Maneaters

July 13, 2007
Posted by Jay Livingston

David Brooks, in his Tuesday op-ed column in the Times, wrote about today’s young women:
These iPhone Lone Rangers are completely inner-directed; they don’t care what you think. They know exactly what they want; they don’t need anybody else.
A lot of people on the left wish the Times would dump Brooks. He holds down the neoconservative seat on the Times op-ed page, and he usually writes about politics. He was a staunch supporter of the Iraq invasion and many other policies of the Cheney-Bush administration. But sometimes he looks at social and cultural matters, so he’s providing something for us sociologists, even though, as with his politics, he usually gets it wrong.

For the text of his sermon on Tuesday, he took three hit songs: Avril Lavigne’s “Girlfriend,” “U + Ur Hand,” by Pink, and “Before he Cheats,” by Carrie Underwood. (He could have added Nelly Furtado’s huge hit “Maneater.”)

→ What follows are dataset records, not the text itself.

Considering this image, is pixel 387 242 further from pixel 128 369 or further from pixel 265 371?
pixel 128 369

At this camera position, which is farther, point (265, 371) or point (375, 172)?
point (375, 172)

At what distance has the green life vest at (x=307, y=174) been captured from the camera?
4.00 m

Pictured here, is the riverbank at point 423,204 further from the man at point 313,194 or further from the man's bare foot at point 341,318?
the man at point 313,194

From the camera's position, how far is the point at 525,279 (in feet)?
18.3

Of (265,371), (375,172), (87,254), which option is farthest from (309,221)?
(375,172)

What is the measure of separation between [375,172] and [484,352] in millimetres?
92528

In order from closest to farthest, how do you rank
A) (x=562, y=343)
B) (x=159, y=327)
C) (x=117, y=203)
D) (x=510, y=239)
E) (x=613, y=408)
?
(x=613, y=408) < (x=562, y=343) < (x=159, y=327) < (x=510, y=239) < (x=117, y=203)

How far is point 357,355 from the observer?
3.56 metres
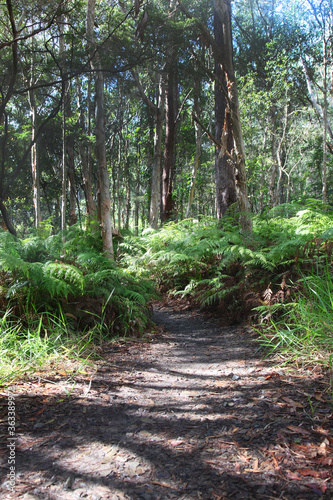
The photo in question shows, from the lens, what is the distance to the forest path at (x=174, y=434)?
60.4 inches

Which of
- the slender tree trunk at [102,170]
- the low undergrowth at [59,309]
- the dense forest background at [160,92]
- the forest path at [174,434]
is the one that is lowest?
the forest path at [174,434]

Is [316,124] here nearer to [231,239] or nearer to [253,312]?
[231,239]

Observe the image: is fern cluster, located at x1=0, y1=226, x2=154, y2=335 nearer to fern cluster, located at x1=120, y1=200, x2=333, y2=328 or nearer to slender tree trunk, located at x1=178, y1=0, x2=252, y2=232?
fern cluster, located at x1=120, y1=200, x2=333, y2=328

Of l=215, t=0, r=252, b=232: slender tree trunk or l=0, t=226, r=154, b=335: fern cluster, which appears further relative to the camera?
l=215, t=0, r=252, b=232: slender tree trunk

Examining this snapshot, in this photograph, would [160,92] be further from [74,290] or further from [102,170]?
[74,290]

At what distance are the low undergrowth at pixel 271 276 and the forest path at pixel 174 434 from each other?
437 mm

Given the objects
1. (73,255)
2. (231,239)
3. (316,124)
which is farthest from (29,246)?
(316,124)

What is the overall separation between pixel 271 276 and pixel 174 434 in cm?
312

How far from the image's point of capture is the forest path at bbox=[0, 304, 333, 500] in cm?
153

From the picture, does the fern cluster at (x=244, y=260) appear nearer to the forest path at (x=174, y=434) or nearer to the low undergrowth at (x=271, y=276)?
the low undergrowth at (x=271, y=276)

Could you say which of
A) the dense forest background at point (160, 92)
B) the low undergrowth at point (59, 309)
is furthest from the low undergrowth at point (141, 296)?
the dense forest background at point (160, 92)

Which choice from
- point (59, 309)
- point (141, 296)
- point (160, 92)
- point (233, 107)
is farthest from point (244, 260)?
point (160, 92)

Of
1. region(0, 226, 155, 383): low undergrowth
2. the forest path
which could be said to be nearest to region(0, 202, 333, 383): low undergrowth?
region(0, 226, 155, 383): low undergrowth

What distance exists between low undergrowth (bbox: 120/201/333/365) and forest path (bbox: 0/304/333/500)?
17.2 inches
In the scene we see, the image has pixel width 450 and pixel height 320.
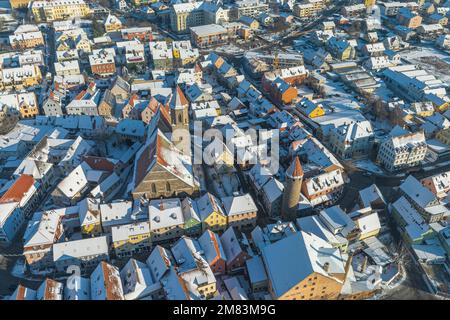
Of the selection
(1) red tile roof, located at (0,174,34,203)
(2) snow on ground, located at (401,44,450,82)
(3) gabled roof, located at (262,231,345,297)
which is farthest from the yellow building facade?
(3) gabled roof, located at (262,231,345,297)

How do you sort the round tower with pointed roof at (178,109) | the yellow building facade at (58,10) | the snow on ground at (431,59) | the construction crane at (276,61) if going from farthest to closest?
the yellow building facade at (58,10), the construction crane at (276,61), the snow on ground at (431,59), the round tower with pointed roof at (178,109)

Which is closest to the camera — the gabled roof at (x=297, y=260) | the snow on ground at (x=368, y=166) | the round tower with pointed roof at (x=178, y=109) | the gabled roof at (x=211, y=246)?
the gabled roof at (x=297, y=260)

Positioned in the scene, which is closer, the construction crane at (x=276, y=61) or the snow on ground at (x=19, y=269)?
the snow on ground at (x=19, y=269)

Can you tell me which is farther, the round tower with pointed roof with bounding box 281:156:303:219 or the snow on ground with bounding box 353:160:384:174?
the snow on ground with bounding box 353:160:384:174

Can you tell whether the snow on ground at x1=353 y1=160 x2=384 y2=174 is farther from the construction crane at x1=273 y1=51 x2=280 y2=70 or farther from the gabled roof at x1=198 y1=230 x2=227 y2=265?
the construction crane at x1=273 y1=51 x2=280 y2=70

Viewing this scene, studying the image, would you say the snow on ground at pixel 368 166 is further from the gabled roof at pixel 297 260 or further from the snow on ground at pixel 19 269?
the snow on ground at pixel 19 269

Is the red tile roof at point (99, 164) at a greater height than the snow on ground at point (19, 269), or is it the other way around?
the red tile roof at point (99, 164)

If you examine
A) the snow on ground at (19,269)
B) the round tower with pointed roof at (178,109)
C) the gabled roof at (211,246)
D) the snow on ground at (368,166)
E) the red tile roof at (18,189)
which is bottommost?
the snow on ground at (19,269)

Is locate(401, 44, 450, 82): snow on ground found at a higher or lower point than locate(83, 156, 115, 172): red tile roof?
higher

These songs, according to Brooks, herald the appearance of a new kind of young woman – “hard-boiled, foul-mouthed, fed up, emotionally self-sufficient and unforgiving.” She’s the female counterpart of the hard-bitten hero of Western movies or the hard-boiled detective of crime fiction. Clint Eastwood and Bogie in drag.

But Brooks’s radio must be tuned in to unusual versions of these songs. These women are not emotionally self-sufficient, they’re angry, and they want revenge. The tough guys in US culture are essentially devoid of feeling. They don’t get mad, they get even. Suppressing their emotions, including anger, allows them to mete out justice, even against those they might once have been romantically involved with. In the well-known ending of I the Jury (see the film “Marty” next time it comes around on TCM), private eye Mike Hammer shoots his former love Charlotte after figuring out that she’d killed his partner.
“How c-could you?” she gasped.
I only had a moment before talking to a corpse, but I got it in.
“It was easy,” I said.
The justice is not purely abstract or ideological; the hero has been personally touched by the crime. But he also acts on the basis of personalized principle, not a simple emotional reaction. Sam Spade puts it nicely at the end of “The Maltese Falcon,” in circumstances similar to those of I the Jury. He discovers that Brigid O’Shaughnessy has killed his partner. She appeals to their past relationship: “You know in your heart that in spite of anything I've done, I love you.”

But Spade is adamant: “You killed Miles and you’re going over for it.” He explains, “When a man's partner is killed, he’s supposed to do something. It makes no difference what you thought of him. He was your partner, and you’re supposed to do something about it.”

A man’s gotta do what a man’s gotta do.

The women in these songs are not acting on any general principle. They are responding, violently and personally to personal insults. They don’t want justice; they want revenge.

That I dug my key into the side of his pretty little souped up 4 wheel drive,
carved my name into his leather seats,
I took a Louisville slugger to both headlights,
slashed a hole in all 4 tires...
Maybe next time he'll think before he cheats.
(In America, if you really want to take revenge on a guy, go after his car.)

As Brad deLong points out, the rage of a woman scorned goes back a few years – Medea, Clytemnestra, Frankie and Johnny. But in our culture, it’s usually been the men who are allowed to express their anger by seeking revenge. So in a way Brooks is right; the tone in these songs may not be completely unprecedented, but it is atypical. The women in these songs also don’t bother with the typically feminine strategies of seduction, pleading, or guilt-tripping to get what they want. They make direct demands, and if the guy can’t meet those demands, to hell with him.

Brooks attributes the ethos of these songs to the Zeitgeist. They are “a product of the cold-eyed age of divorce and hookups. It’s also a product of the free-floating anger that’s part of the climate this decade.”

Not exactly. The emotions and actions in these songs have been around for centuries. It’s just that for most of that history, they had been restricted to men. If the popularity of these songs illustrates anything, it’s the democratization of emotions and actions, much like the “foulmouthed” language that upsets Brooks. Those words, reactions, and actions which have long been a male preserve are now becoming legitimate for women as well. At least for rock stars.

These songs are all hits. I just wish we had some data on who’s downloading them – men or women.